Chainani works an elaborate sea change akin to Gregory Maguire’s Wicked (1995), though he leaves the waters muddied.
Every four years, two children, one regarded as particularly nice and the other particularly nasty, are snatched from the village of Gavaldon by the shadowy School Master to attend the divided titular school. Those who survive to graduate become major or minor characters in fairy tales. When it happens to sweet, Disney princess–like Sophie and her friend Agatha, plain of features, sour of disposition and low of self-esteem, they are both horrified to discover that they’ve been dropped not where they expect but at Evil and at Good respectively. Gradually—too gradually, as the author strings out hundreds of pages of Hogwarts-style pranks, classroom mishaps and competitions both academic and romantic—it becomes clear that the placement wasn’t a mistake at all. Growing into their true natures amid revelations and marked physical changes, the two spark escalating rivalry between the wings of the school. This leads up to a vicious climactic fight that sees Good and Evil repeatedly switching sides. At this point, readers are likely to feel suddenly left behind, as, thanks to summary deus ex machina resolutions, everything turns out swell(ish).

» **TASK 1**:
Summarize the book review in exactly two sentences.
» **TASK 2**:
Answer these questions using the book review, one line per answer, marked as the questions are:
(a) How often are two children taken from the village of Gavaldon?
(b) What do the students who survive to graduate become?
(c) Which earlier book does the review compare Chainani's work to?
» **TASK 3**:
The book review says the author strings out hundreds of pages of certain kinds of school episodes. List each kind it names.

Rows from a dataset:
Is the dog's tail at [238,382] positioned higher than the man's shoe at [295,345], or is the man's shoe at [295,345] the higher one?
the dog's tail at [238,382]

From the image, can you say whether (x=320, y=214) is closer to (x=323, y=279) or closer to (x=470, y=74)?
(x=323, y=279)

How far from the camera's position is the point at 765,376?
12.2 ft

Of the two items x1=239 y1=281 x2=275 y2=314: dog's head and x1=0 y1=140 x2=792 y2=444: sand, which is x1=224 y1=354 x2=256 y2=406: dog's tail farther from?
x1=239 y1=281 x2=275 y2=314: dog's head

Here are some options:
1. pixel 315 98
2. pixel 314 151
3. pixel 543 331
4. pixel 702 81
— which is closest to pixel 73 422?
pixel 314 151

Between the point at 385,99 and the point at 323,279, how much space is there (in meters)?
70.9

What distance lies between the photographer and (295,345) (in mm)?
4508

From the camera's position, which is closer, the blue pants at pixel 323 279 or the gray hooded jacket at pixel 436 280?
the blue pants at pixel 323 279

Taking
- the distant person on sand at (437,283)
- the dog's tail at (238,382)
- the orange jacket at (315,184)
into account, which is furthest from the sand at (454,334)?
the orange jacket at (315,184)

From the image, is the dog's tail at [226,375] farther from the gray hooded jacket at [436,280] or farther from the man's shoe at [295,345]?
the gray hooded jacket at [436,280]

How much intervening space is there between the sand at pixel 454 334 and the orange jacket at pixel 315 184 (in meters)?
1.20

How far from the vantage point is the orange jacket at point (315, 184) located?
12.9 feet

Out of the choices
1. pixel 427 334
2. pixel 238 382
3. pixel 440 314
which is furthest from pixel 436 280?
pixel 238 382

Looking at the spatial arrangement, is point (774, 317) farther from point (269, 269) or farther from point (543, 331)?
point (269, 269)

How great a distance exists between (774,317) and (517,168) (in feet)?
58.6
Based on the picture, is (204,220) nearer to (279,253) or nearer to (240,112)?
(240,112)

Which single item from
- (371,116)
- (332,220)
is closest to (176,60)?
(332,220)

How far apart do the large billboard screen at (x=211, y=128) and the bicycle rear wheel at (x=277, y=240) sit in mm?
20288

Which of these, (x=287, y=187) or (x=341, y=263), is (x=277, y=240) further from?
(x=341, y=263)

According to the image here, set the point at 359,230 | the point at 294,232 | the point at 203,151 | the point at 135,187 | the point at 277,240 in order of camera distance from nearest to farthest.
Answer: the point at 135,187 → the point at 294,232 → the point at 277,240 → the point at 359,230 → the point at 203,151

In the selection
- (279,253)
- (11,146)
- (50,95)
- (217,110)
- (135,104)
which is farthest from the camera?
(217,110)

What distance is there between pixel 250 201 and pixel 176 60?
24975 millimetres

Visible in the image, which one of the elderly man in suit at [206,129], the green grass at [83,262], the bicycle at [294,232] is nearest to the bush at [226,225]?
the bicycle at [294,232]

» **TASK RESPONSE 1**:
Sophie and Agatha, two friends snatched from Gavaldon by the School Master, are placed at Evil and Good respectively, the reverse of what they expect. Over too many pages the placement proves correct as the two grow into their true natures and build a rivalry that ends in a vicious fight and abrupt deus ex machina resolutions.

» **TASK RESPONSE 2**:
(a) Every four years.
(b) Major or minor characters in fairy tales.
(c) Gregory Maguire's Wicked (1995).

» **TASK RESPONSE 3**:
- Hogwarts-style pranks
- Classroom mishaps
- Competitions both academic and romantic